Upper Missouri Waterkeeper joined nearly 40 other conservation organizations to push the Department of Interior to reform the antiquated federal onshore oil and gas leasing program that directly threatens Montana’s Big Hole and Beaverhead river valleys in a letter sent last week.
On April 15, Upper Missouri Waterkeeper joined organizations representing conservation voices in Montana, Wyoming, Colorado, Utah, Nevada, New Mexico, Arizona, California, Oregon, New York, and Washington D.C. in submitting common sense recommendations and reforms to the Secretary of the Interior Deb Haaland as the department reviews the federal public lands oil and gas program. Among other recommendations, the antiquated oil and gas leasing process must reform the institutional preference for development over conservation, eliminate clean-up cost shifts onto American taxpayers, assess climate impacts, expand public participation and tribal consultation, and protect our waterways and way of life.
Reforms and recommendations include:
- Establish a new mandate for the onshore program that recognizes oil and gas leasing as a discretionary action, rather than the dominant use of public lands, that is authorized only when weighed against other uses of public lands including recreation, fish and wildlife conservation, and renewable energy development.
- Guarantee robust public participation and tribal consultation during all leasing and permitting decisions.
- Limit the quantity and scope of competitive sales by clarifying that lease sales are not required and that BLM has the authority to declare lands ineligible for leasing.
- Revoke the informal nomination process that authorizes anonymous lease nominations and switch to a formal nomination process that allows BLM to strategically identify lands suitable for nomination.
- Develop and employ resource “screens” to evaluate nominated leases. These evaluations help reduce conflicts with other uses and include a prohibition on leases with low or no oil and gas potential.
- Ensure the public interest is served by requiring a “public interest” determination prior to issuing noncompetitive leases, and evaluating applicants for their ability to undertake development and make rental payments to avoid the issuance of noncompetitive leases that fail to become developed.
- Strengthen the onshore program’s fiscal framework by increasing the royalty rate, rental rates, and minimum lease bids to guarantee a fair return to taxpayers and discourage the hoarding of undeveloped leases.
- Strengthen the onshore program’s bonding and reclamation framework by eliminating the use of blanket bonds, increasing the oversight of inactive wells and limit the ability of operators to indefinitely delay final reclamation, and work with Congress to obtain funds to clean up orphaned wells and issue a user fee to cover additional reclamation costs.

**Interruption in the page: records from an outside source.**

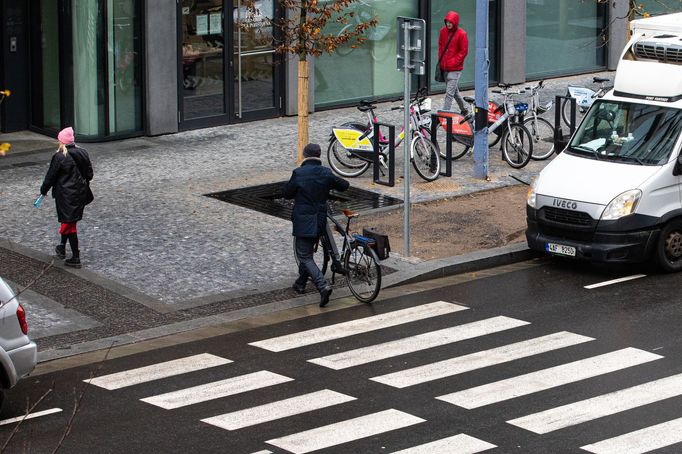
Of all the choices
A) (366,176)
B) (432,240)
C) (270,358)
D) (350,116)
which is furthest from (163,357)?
(350,116)

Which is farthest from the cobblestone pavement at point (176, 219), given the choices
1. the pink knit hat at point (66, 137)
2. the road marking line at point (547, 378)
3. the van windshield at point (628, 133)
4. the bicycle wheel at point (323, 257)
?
the road marking line at point (547, 378)

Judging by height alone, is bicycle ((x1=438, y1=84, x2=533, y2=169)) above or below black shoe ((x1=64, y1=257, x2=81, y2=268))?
above

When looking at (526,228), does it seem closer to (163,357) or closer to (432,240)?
(432,240)

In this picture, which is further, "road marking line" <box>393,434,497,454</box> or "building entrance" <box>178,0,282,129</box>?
"building entrance" <box>178,0,282,129</box>

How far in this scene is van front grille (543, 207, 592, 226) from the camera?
1656 cm

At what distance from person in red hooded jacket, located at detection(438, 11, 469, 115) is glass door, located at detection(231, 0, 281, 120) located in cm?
314

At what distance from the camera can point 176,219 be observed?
18641 millimetres

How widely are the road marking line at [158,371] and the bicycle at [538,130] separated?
10389 millimetres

- Limit participation by speculators and bad actors by establishing criteria to determine “responsible qualified” bidders and prohibiting participation by companies that violate reclamation and other environmental protection standards and fail to make required payments.
- Strengthen oversight of lease suspensions by requiring NEPA compliance and public participation prior to granting lease suspensions.
“We believe that DOI should promptly initiate a programmatic environmental impact statement (EIS) process and rulemaking to revise BLM’s oil and gas regulations. This should not be the sole vehicle for reforming the program, however, as DOI has existing and wide-ranging authority to make meaningful change outside of the rulemaking process.
Read the full letter and recommendations to the Interior Department here.
The federal onshore oil and gas leasing program has put Montana’s Big Hole and Beaverhead valleys at risk from reckless oil and gas development proposals in 2018 and 2019, but thankfully we achieved temporary deferrals of the lease sales. Oil and gas development in Montana’s headwaters threatens pollution impacts while also requiring massive daily quantities of water, exacerbating the water scarcity challenges the Big Hole is plagued by each year and threatening our world-class fisheries and the jobs and businesses they support.
The true wealth of southwest Montana lies in clean and healthy landscapes and waterways, not oil and gas development. We look forward to the DOI’s long-awaited reform and will continue working toward permanent withdrawal of southwest Montana landscapes from the federal minerals leasing program.